The key factors of conservation interest identified from the SRI score should be viewed cautiously. Furthermore, the reliability of red lists in conservation evaluation is a matter of discussion because the red list status is based on expert opinion or political or empirical decision (Le Berre et al. 2019). It might be useful to define rarity as including functional rarity (Loiseau et al. 2020) to better understand the implications of human and natural pressures in SSL functioning or to simply define species sensitivity to alterations, as suggested in numerous integrity indices in North American lakes (Beck et al. 2010) and for depressional wetlands (e.g., Reiss and Brown 2005).
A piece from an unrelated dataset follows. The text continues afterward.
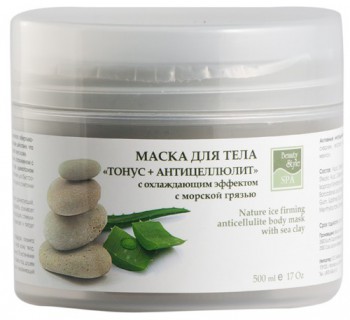 Beauty Style toning&anti-cellulite cooling body mask (Маска для тела с охлаждающим эффектом «Тонус + Антицеллюлит»), 500 мл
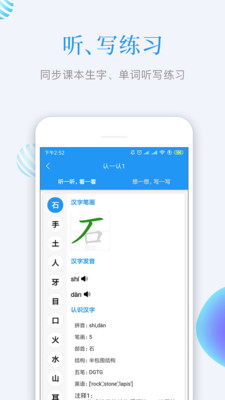 知识仓  v2.8.2图2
The plants listed in red lists can strongly differ between neighbour countries or regions or according to the scale (regional, national, European). Differences can also be noticed as regards taxa. The French national red list used for SRI computing excludes mosses and Characeae and can miss key factors for these groups or overestimate the influence of factors key to groups included in this red list. Moreover, most of the species in our database were considered LC in the national red list, which tends to have less influence than exotic species in SRI trends. This can be observed through opposite trends for elevation, DIS, mean depth, and fish presence between the SRI and the percentage of exotic species. The SRI score was also influenced by surface area and woodland.

Conclusion

This study proposes and validates a new sampling method (S3m) adapted to SSLs. S3m provided similar or even better results than the stratified method and was less time consuming. Therefore, it constitutes an efficient tool for assessing the plant communities of permanent or temporary SSLs. The conservation value of SSLs still remains neglected because of the lack of adapted sampling methods. We tested S3m on a wide range of French SSLs differing by their locations, physical features, and human uses, and confirmed (1) the importance of biodiversity, including patrimonial species, in SSLs, and (2) that macrophyte richness and submerged macrophyte coverage can be predicted using physical or biological factors.

Large lowland SSLs defined by a short distance from the source, a low coverage of nearby woodlands and the presence of fish harboured potentially higher floristic richness than small mountainous SSLs. Therefore, heterogeneity of the key factors is a prerequisite for the conservation of various communities harboured by SSLs at the landscape level.